Questa domenica e questa solennità risente molto dei ricordi personali di ciascuno, ognuno porta nel cuore qualche ricordo, gesto o segno che rende molto familiare questa festa. Possono essere lo spargere i fiori fatto da bambini, i preparativi sulle finestre di casa per il passaggio della processione, portare il baldacchino o lo stendardo, ognuno ha il suo; ma tutto questo nasce e sviluppa per dare onore e rendere presente nella nostra vita il passaggio di Gesù Cristo. Il desiderio di portare ad altri l’annuncio cristiano che scalda e anima la nostra vita si innesta sulla parola del Signore che ci ha lasciato nell’ultima cena. «Prendete, questo è il mio corpo».
Ecco la parola iniziale di questa festa: è un dono che il Maestro fa ai suoi discepoli quella sera dell’ultima cena e che non riesce a rimanere confinato, supera gli ostacoli e le barriere dello spazio e del tempo, è per molti, non per pochi. Il Signore Gesù che dona il suo corpo diventa per noi lo stimolo ad imitarlo, nel darci questo insegnamento mette in luce anche lo stile che possiamo utilizzare noi, cioè, donarci agli altri sul suo esempio. Il verbo prendere dice la delicatezza con cui si presenta, è un’offerta genuina e volontaria, senza violenza o costrizione, ma che arriva alle nostre orecchie e alle nostre mani – nella forma del pane eucaristico – proprio per renderci partecipi di questo suo modo di fare. Ogni volta che ne prendiamo la nostra vita viene trasformata, non possiamo restare indifferenti davanti a questo dono; è il suo dono che trasforma la nostra vita.

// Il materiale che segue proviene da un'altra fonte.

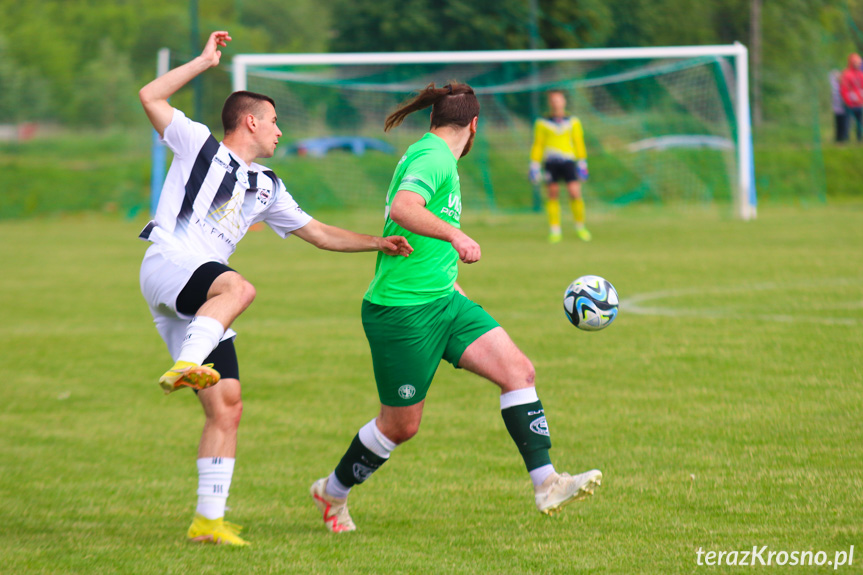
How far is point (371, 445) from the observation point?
4504 mm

Prendo spunto da un canto che molto probabilmente varrà eseguito in questa celebrazione:
Ti porteremo ai nostri fratelli
Ti porteremo lungo le strade.
Chi lo cantava sessant’anni fa vedeva una lunga processione snodarsi per le vie del suo paese composta da tutti i membri della comunità che insieme accompagnavano la presenza del Signore nell’Eucaristia dentro i luoghi della vita ordinaria: era sotto gli occhi di tutti che lo si portava a tutti i fratelli, c’era la forza dell’intera comunità che sosteneva questo gesto – anche esteriore e visibile – del portarlo a tutti i fratelli e lungo le strade. Oggi c’è una consapevolezza diversa e le strade sono un po’ cambiate, i numeri sono ridotti o quantomeno diversi, eppure quelle parole sono vere «ti porteremo ai nostri fratelli», quelli del nostro tempo, quelli che oggi ci guardano dalla sedia del bar e forse non riescono a capire cosa succede (penso all’esperienza personale della processione fatta per vie del centro di Trento alle 20 del giovedì), magari subiamo quegli sguardi con imbarazzo…ma c’è qualcosa di più del gesto esteriore, altrimenti siamo sostenitori di una carnevalata.
Prima di portarlo lungo le strade, lo abbiamo ricevuto durante la celebrazione eucaristica, è entrato in noi ed è parte di noi, ci viene dato come “Corpo di Cristo” ed entra nel nostro corpo, diventa un tutt’uno con noi, non si possono più separare.
Noi diventiamo dei tabernacoli viventi, siamo dei vasi riempiti di grazia e questo traspare anche all’esterno. Attraverso i fratelli alla fine della celebrazione abbiamo una vasta gamma di espressioni del volto di Dio e di corpi che lo rendono presente. Poter pensare che la persona seduta vicino a me sia diventata un tabernacolo vivente dovrebbe darci le giuste proporzioni del modo in cui relazionarci tra di noi, se solo pensiamo alla devozione e alla gestualità che riserviamo al Tabernacolo della custodia eucaristica.